A California company that runs 35 skilled nursing facilities and two of its executives have agreed to pay $30 million to settle claims that they violated the False Claims Act (FCA) by billing Medicare and Tricare for medically unnecessary services. North American Health Care Inc. (NAHC) has agreed to pay $28.5 million and enter into a five-year corporate integrity agreement with the U.S. Department of Health and Human Services’ Office of Inspector General for the alleged misbilling to Medicare and Tricare, a Defense Department health program. The company’s chairman, John Sorenson, will pay $1 million, and Margaret Gelvezon, the senior vice president of reimbursement analysis, will pay $500,000.

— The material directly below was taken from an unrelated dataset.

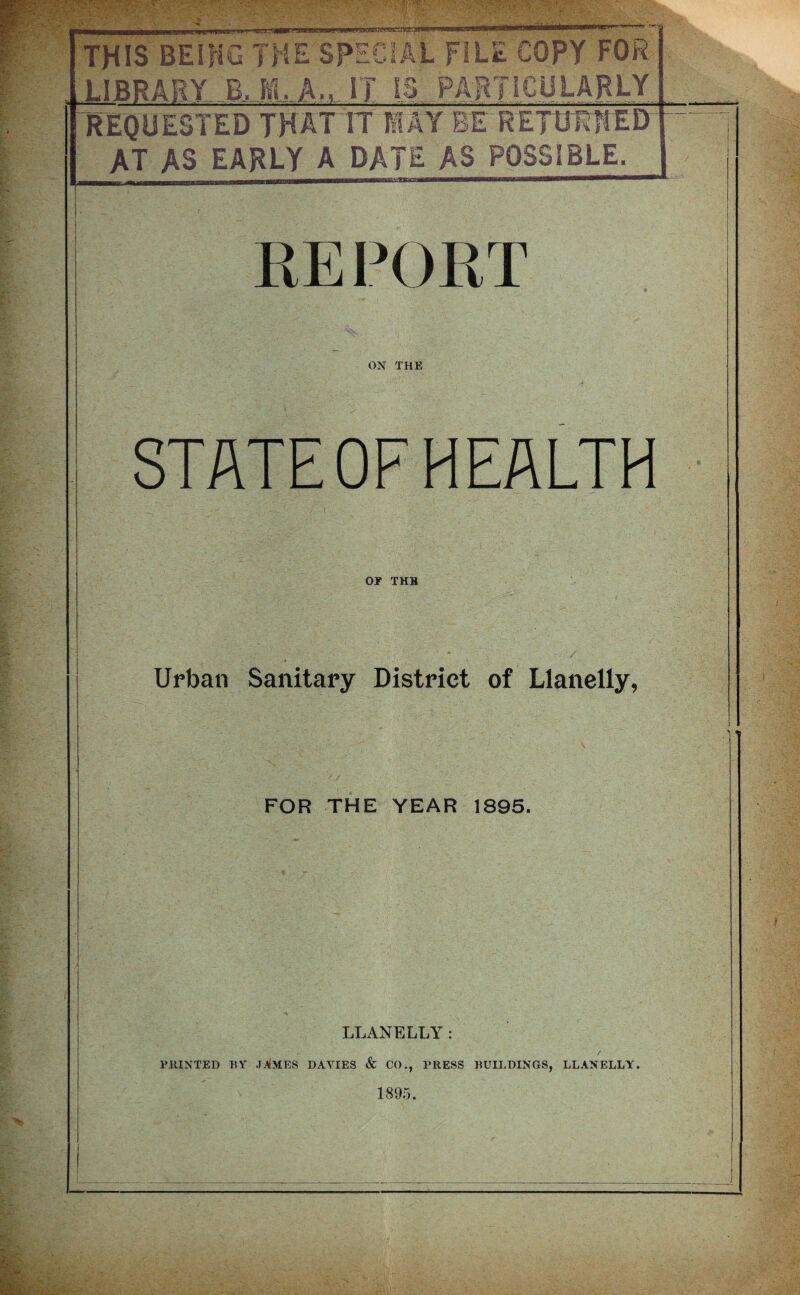 THIS BESfiG THE SPECIAL FILE COPY FOR L1BRARY-BJ1ILAm-.IT is. REQUESTED TH AT IT MAY BE RETURNED AT AS EARLY A DATE AS POSSIBLE. RE PORT OX THE STATE OF HEALTH OT THB Urban Sanitary District of Llanelly, FOR THE YEAR 1895. LLANELLY: ' . ' •• / PRINTED BY JAMES DAYIES & CO., PRESS BUILDINGS, LLANELLY. 1895.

NAHC runs 35 skilled nursing facilities, largely in California, where it provides inpatient services including physical, occupational and speech therapies. From Jan. 21, 2005, through Oct. 31, 2009, the facilities provided unnecessary services and then asked the federal health care programs to cover the costs, the government alleges. The practice then continued in three facilities, which lie in the Northern District of California, through Dec. 3, 2011, the government said. Gelvezon was the one who created the scheme, and Sorensen reinforced it, the government alleged. Principal Deputy Assistant Attorney General Benjamin C. Mizer said in a statement:
Medicare patients and those insured by Tricare are entitled to receive care necessary for their clinical needs and not the financial needs of their health providers. Health care providers will be held accountable if they bill for unnecessary services or treatment.
Under the corporate integrity agreement, all NAHC facilities must have their billing for therapy services reviewed annually by an independent organization.